EXERCISE DETAILS:
Could you return every line of the records below that contains the word "devices"?

RECORDS FOR THIS EXERCISE Block Start

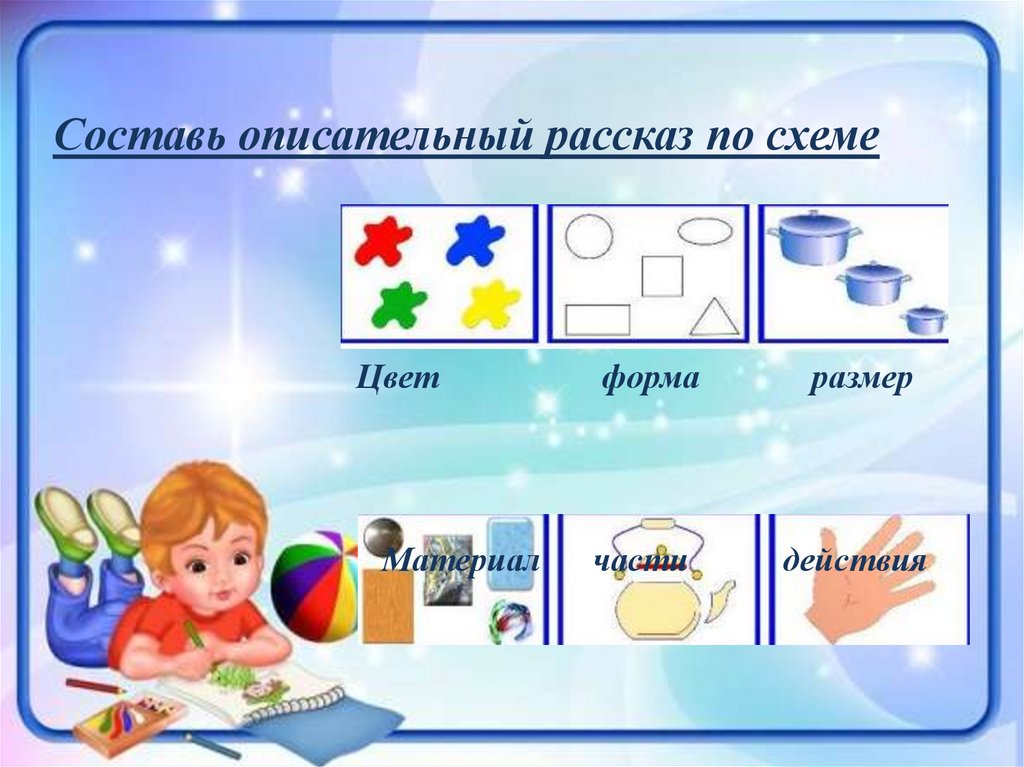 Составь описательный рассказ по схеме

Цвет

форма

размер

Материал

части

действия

RECORDS FOR THIS EXERCISE Block End
RECORDS FOR THIS EXERCISE Block Start

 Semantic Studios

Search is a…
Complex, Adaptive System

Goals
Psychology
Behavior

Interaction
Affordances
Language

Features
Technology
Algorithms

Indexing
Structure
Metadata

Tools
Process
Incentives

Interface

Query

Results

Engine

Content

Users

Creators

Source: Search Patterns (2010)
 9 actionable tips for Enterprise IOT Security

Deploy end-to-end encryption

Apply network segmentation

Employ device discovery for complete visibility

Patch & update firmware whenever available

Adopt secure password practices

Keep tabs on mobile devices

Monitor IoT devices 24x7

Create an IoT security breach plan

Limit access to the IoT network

RECORDS FOR THIS EXERCISE Block End

TASK RESULT:
Keep tabs on mobile devices
Monitor IoT devices 24x7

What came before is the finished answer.